In the Pixar movie "Cars", after McQueen first fixes the road.

Sally:  It looks terrible.

McQueen:  Good.  It matches the rest of the town.


----------



## brudgers (Dec 3, 2009)

Re: Follow the cord

I was hoping it was spliced into the power lines.

What a disappointment.


----------



## Frank (Dec 3, 2009)

Re: Follow the cord

Where is it written that shingled roof sections have to approximate planar surfaces?--curves are soo much prettier.


----------



##  (Dec 5, 2009)

Re: Follow the cord

Frank,

The contractor asked the same question with different words.  I pointed out that the curves were not on the approved plans.  It is difficult to see in the picture but both sides of the roof had curves and the ridge was way out of level.

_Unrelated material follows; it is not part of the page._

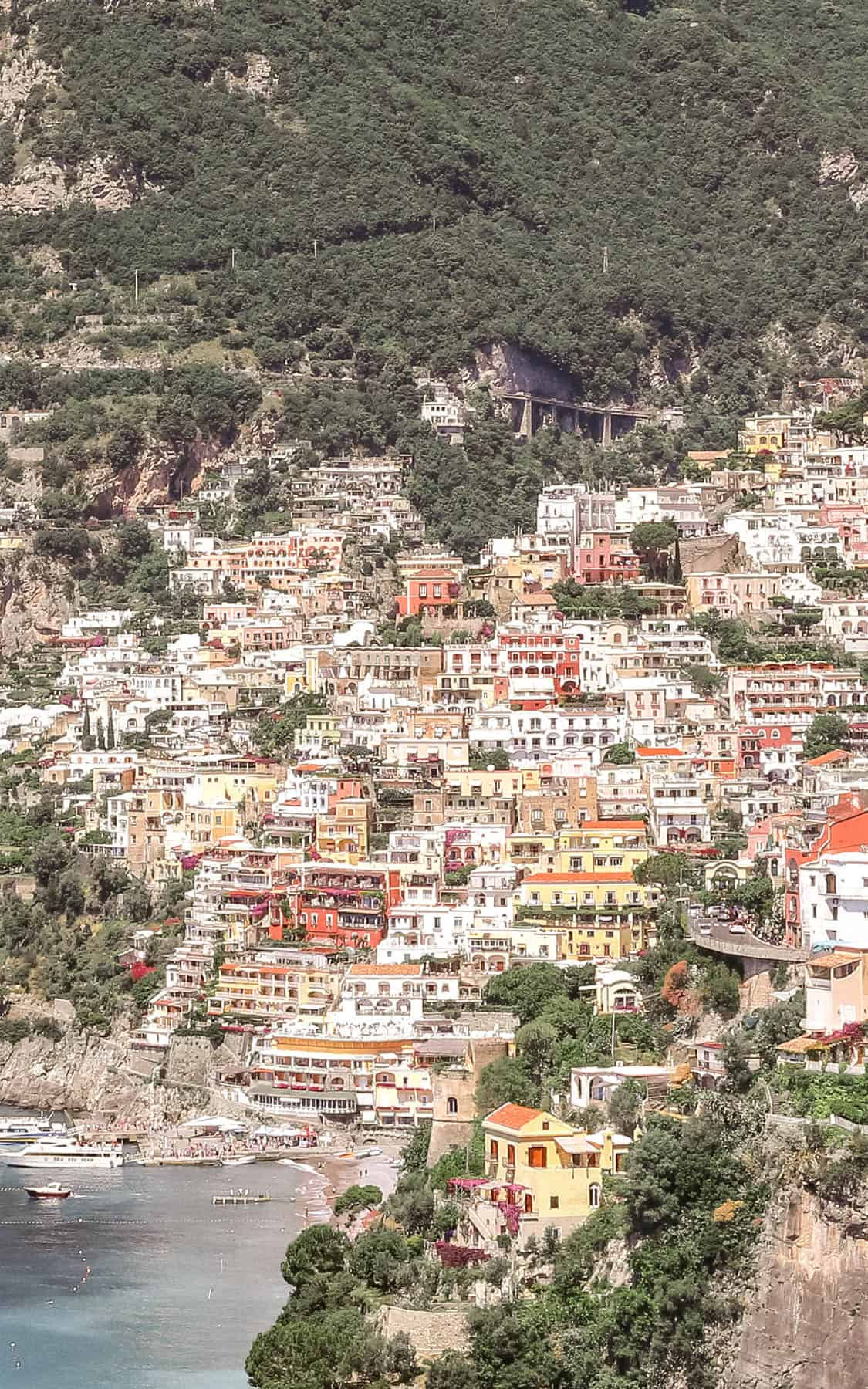 https://www.fashionedible.com/how-to-vacation-avoid-the-crowds-in-positano/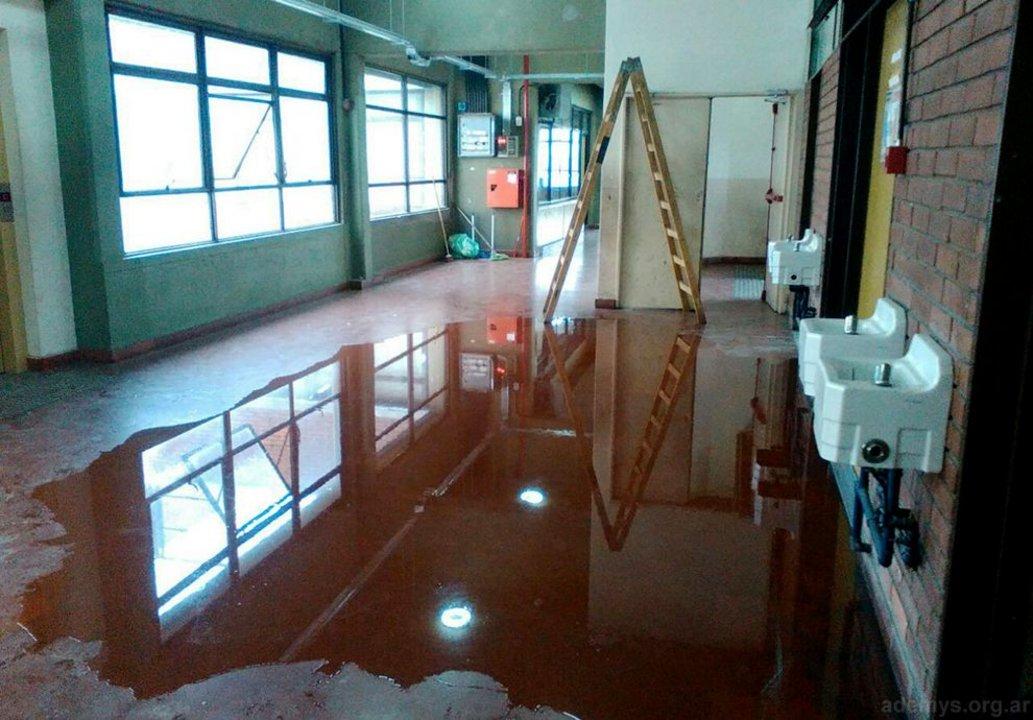 """En la Escuela """"Jorge Donn"""" debían realizar la impermeabilización de cubiertas en distintas áreas."""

The homeowner is a mousy little guy that was very intimidated by the big blustery contractor so I put on my tiger hat.


----------



## vegas paul (Dec 5, 2009)

Re: Follow the cord

I don't see any problem with it... it is the classic inverted eyebrow roof line  :lol:


----------



## jar546 (Dec 5, 2009)

Re: Follow the cord



			
				tigerloose said:
			
		

> The homeowner is a mousy little guy that was very intimidated by the big blustery contractor so I put on my tiger hat.


Yes, and you are quite intimidating with it on!


----------



## JBI (Dec 7, 2009)

Re: Follow the cord

What Frank said.

Hey, they work in the Orient, right?

And that sheathing IS ORIENTed Strand Board, right?  :lol:  :lol:  :lol:

(I crack me up!!!)


----------